Now at Georgia Public Broadcasting as an Executive Producer of Local Content, Jeff was most recently with WXIA-TV, the NBC affiliate in Atlanta. He has worked as the morning drive news anchor on B98.5 WSB-FM, and the afternoon drive news anchor on News/Talk 750 WSB Radio. His career includes anchoring WAGA-TV, being a host for CNN’s TalkBack Live, calling games for ESPN and doing play-by-play for the Atlanta Falcons.

==Early life==
Hullinger has received a Bachelor of Science degree in Mass Communications from Colorado State University Pueblo.

==Career==
Hullinger began his broadcast career in Denver, leaving it in 1981 to join KSL-TV in Salt Lake City as weekend sports anchor before returning in 1982 to join KOA-TV / KCNC-TV (KOA became KCNC in 1983) to host Denver Broncos pre-game shows and weekend sports.

He spent two years as ESPN TV's frontline College Football announcer including bowl games, and also called Men and Woman's NCAA College Basketball and the Arena Football League post-season.

He worked 18 years from 1984 to 2002 on Fox's Atlanta affiliate WAGA-TV, his services including being WAGA's weeknight sports anchor. "In 1996, Hullinger anchored 8 hours of FOX 5's coverage of the Centennial Olympic Park bombing coverage" He was also "Voice of the Falcons": radio voice of the Atlanta Falcons.

Jeff Hullinger was at WXIA for 13 years, from 2010 to 2023.

==Awards and recognition==

Hullinger is the recipient of multiple awards and honors.

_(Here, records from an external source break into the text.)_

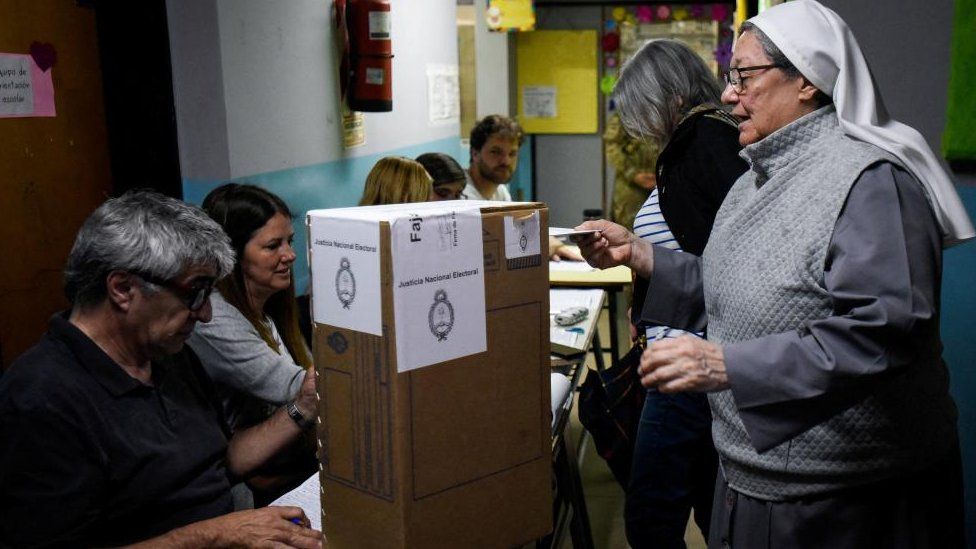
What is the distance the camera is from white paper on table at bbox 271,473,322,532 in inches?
62.3

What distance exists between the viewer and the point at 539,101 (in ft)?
24.8

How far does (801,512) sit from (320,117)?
8.00 ft

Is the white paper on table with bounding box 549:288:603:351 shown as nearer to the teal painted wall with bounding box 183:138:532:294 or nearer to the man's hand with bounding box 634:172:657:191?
the teal painted wall with bounding box 183:138:532:294

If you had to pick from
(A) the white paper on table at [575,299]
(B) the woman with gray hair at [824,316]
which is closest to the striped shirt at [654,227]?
(B) the woman with gray hair at [824,316]

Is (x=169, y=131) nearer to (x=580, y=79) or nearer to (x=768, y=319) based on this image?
(x=768, y=319)

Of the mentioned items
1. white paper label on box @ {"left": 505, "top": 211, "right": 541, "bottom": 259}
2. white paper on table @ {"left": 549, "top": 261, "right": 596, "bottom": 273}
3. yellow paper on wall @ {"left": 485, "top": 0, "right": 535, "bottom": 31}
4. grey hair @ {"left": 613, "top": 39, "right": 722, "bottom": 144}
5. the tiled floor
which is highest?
yellow paper on wall @ {"left": 485, "top": 0, "right": 535, "bottom": 31}

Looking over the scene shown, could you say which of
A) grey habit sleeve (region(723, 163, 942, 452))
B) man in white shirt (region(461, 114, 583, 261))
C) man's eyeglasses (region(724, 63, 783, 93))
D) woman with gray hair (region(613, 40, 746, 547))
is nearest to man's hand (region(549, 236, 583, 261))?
man in white shirt (region(461, 114, 583, 261))

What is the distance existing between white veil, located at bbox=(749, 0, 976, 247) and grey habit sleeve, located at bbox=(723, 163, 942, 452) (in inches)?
1.7

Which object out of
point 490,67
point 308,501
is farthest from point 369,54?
point 490,67

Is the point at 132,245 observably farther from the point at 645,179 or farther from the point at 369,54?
the point at 645,179

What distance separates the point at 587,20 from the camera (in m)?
7.38

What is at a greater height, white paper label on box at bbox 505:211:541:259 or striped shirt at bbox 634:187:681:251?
white paper label on box at bbox 505:211:541:259

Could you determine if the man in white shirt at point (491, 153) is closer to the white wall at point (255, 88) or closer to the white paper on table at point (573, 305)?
the white wall at point (255, 88)

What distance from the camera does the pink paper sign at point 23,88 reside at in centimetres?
203
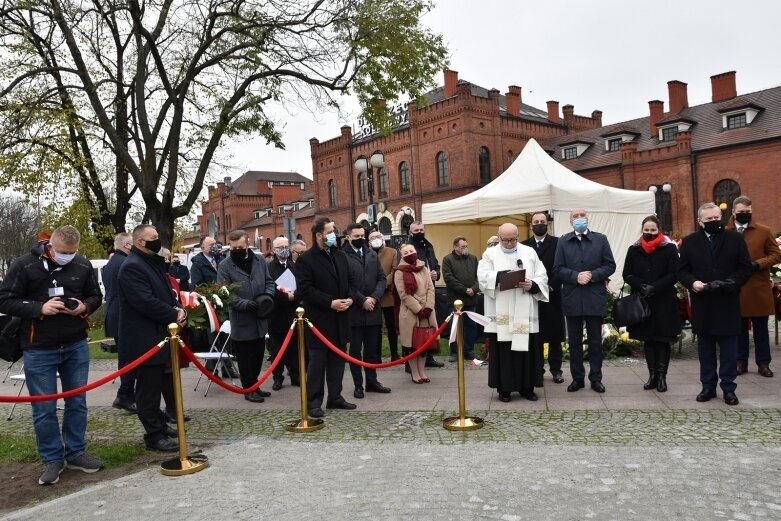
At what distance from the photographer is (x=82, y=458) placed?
16.6 feet

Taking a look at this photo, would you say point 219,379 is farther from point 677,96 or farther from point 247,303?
point 677,96

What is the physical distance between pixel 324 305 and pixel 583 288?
2843mm

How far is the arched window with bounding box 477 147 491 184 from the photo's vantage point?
41312 millimetres

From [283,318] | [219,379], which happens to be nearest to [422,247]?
[283,318]

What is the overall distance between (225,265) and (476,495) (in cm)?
Answer: 462

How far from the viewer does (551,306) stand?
24.4ft

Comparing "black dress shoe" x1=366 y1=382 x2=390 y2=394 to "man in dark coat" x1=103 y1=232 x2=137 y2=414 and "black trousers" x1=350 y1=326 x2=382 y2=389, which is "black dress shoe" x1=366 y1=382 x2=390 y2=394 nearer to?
"black trousers" x1=350 y1=326 x2=382 y2=389

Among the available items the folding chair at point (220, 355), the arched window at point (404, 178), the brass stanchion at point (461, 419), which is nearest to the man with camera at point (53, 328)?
the folding chair at point (220, 355)

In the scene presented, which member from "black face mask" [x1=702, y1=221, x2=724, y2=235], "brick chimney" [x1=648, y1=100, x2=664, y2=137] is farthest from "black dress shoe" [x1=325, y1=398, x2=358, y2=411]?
"brick chimney" [x1=648, y1=100, x2=664, y2=137]

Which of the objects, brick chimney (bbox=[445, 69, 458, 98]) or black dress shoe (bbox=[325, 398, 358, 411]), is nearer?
black dress shoe (bbox=[325, 398, 358, 411])

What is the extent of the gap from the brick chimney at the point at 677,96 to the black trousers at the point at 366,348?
3853cm

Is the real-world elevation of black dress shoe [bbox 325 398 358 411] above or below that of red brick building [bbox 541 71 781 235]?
below

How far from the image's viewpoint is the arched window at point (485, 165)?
41312 mm

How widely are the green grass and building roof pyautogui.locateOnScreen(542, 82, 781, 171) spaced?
3407 cm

Jeff has been inducted into the Southeast Chapter of the National Academy of Television Arts & Sciences Silver Circle. He is a 22 time Emmy Award winner; the most ever of any Atlanta Sports anchor, has been recognized multiple times at "Best of Atlanta", has been 3 times awarded "Best Play by Play" in the State of Georgia by the Associated Press as the voice of the Atlanta Falcons, and is Georgia "Sportscaster of the Year" by the National Sportscasters and Sportswriters Association.

In both 2007 and 2008 he was a finalist at the Society of Professional Journalists annual "Green Eyeshade" Awards: In 2007 for Radio - "Best Newscast" and Radio - "Breaking News", and 2008 for Radio - "Best Newscast" and Radio - "Breaking News".
In 2008, he won two regional RTNDA Edward R. Murrow Awards for news and reporting.